The project identified and codified essential quantum cryptography knowledge components using first-order logic, developed a concept hierarchy for quantum cryptography, and gamified problems based on the concepts. We also devised algorithms to embed these problems into the chosen QuaSim game assets to provide a coherent gaming experience to the players. Starting from basic concepts such as programming qubits by orienting photons, bases, superposition, measurement, transmission, and reception of qubits to multi-player BB84 quantum key distribution protocol including attacks by an eavesdropping player were developed using this approach. The multi-player version of QuaSim allows three players (Alice, Bob and Eve) to work on exchanging a secret key using the quantum BB84 protocol, each working on a separate machine while sharing a common virtual play space. Furthermore, QuaSim is a media-rich 3D game that employs audio and video narrations, embedded quizzes, exercises, as well avatars to aid players in different scenarios.

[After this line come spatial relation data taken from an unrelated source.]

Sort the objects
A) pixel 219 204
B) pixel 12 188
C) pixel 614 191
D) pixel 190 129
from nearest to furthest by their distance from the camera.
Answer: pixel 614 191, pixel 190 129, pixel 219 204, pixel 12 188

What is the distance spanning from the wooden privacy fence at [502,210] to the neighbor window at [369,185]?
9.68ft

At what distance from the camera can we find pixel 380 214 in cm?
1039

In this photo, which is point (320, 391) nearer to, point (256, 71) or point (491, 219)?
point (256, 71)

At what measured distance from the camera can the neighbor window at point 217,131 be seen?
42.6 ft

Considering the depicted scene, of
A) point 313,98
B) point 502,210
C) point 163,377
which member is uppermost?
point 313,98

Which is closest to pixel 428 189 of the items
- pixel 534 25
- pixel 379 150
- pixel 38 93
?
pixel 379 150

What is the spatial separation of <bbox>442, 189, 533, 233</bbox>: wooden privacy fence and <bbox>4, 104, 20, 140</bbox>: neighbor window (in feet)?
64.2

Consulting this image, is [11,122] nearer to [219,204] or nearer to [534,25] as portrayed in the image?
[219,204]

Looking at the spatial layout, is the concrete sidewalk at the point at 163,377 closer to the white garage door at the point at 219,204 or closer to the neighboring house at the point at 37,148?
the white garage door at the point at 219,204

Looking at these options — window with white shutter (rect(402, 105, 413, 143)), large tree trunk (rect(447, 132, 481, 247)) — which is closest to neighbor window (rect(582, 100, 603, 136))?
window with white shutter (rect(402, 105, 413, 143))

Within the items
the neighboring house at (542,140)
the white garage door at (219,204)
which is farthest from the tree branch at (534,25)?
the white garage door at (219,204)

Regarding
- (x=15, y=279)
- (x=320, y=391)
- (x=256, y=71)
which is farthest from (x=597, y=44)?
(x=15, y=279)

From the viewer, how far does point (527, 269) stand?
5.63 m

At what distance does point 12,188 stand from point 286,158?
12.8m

Through this project, we also developed framework to instrument QuaSim to collect data on-the-fly about user interactions with problems and game elements and analyzed the data to dynamically adapt the play scenarios. QuaSim records a variety of data such as player use of narrations, performance in tests and quizzes, chats, number of attempts and time taken to solve a problem as well as fine-grained spatial data such as player coordinates, rotation to determine their orientation as well as the use of first and third person views. The data were analyzed to identify player clusters and group them into categories such as hint-seeking, guess-and-check, proficient, players and adapt QuaSim accordingly. Achieving concept proficiency while maintaining user engagement is one of the core tenets of a serious game such as QuaSim. A novel metric combining concept freshness for player engagement while minimizing the time to completion of all scenarios to achieve concept proficiency was developed and used in QuaSim and used to suggest next best scenarios for players in the game. This mechanism was incorporated into QuaSim in automatic, on-demand hint modes in QuaSim to study its effectiveness across different user groups. QuaSim has been used to train over 250 students in quantum computing and cryptography.

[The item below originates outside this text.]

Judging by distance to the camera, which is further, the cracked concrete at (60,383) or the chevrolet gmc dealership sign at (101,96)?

While serious games, such as QuaSim, have shown great success in cybersecurity, their applicability has been to a limited audience since not everyone is used to a gaming environment and may even feel uncomfortable in it. As a result, integrating serious games into a traditional classroom has remained a serious challenge.

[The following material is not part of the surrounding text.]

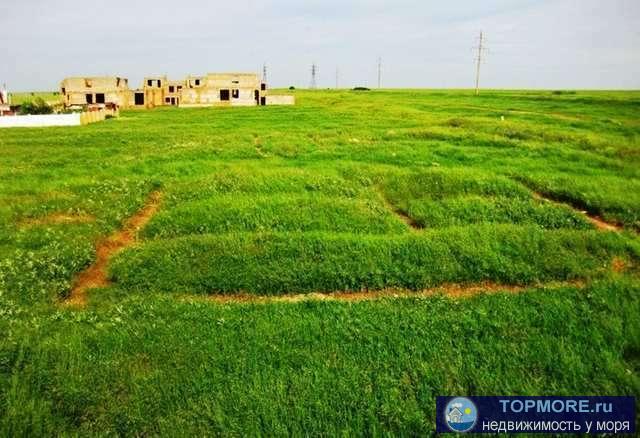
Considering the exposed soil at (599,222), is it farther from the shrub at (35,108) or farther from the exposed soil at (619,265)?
the shrub at (35,108)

Intelligent Platforms for Quantum Computing and Cryptography Education

I am currently working on a new adaptive platform, Galore, that combines the strengths of traditional classroom learning teaching with serious games in a seamless manner. Built on the theory of learning objects and Kolb’s experiential learning, Galore allows an educator to create learning objects for different concepts (test case is quantum computing). These learning objects are then instrumented with metadata that allows Galore to search for these objects based on interactivity level, learning preferences such as text, example, widgets, simulations, quizzes or game snippets and automatically synthesizes a family of lesson plans for students. Students log into the system by providing their background information and learning objectives they would like to achieve. Galore then uses a learning object dependency graph to retrieve appropriate learning objects from the learning objects repository and produces lesson plans using interactive Jupyter notebooks as front end. Game snippets are new learning objects that have small focused 2–3-minute game scenarios built into the flow of the lesson plan and aim to provide hands-on lab like environments. No such integration has ever been done before. Galore monitors student performance and may suggest corrective measures by presenting newly retrieved learning objects to students.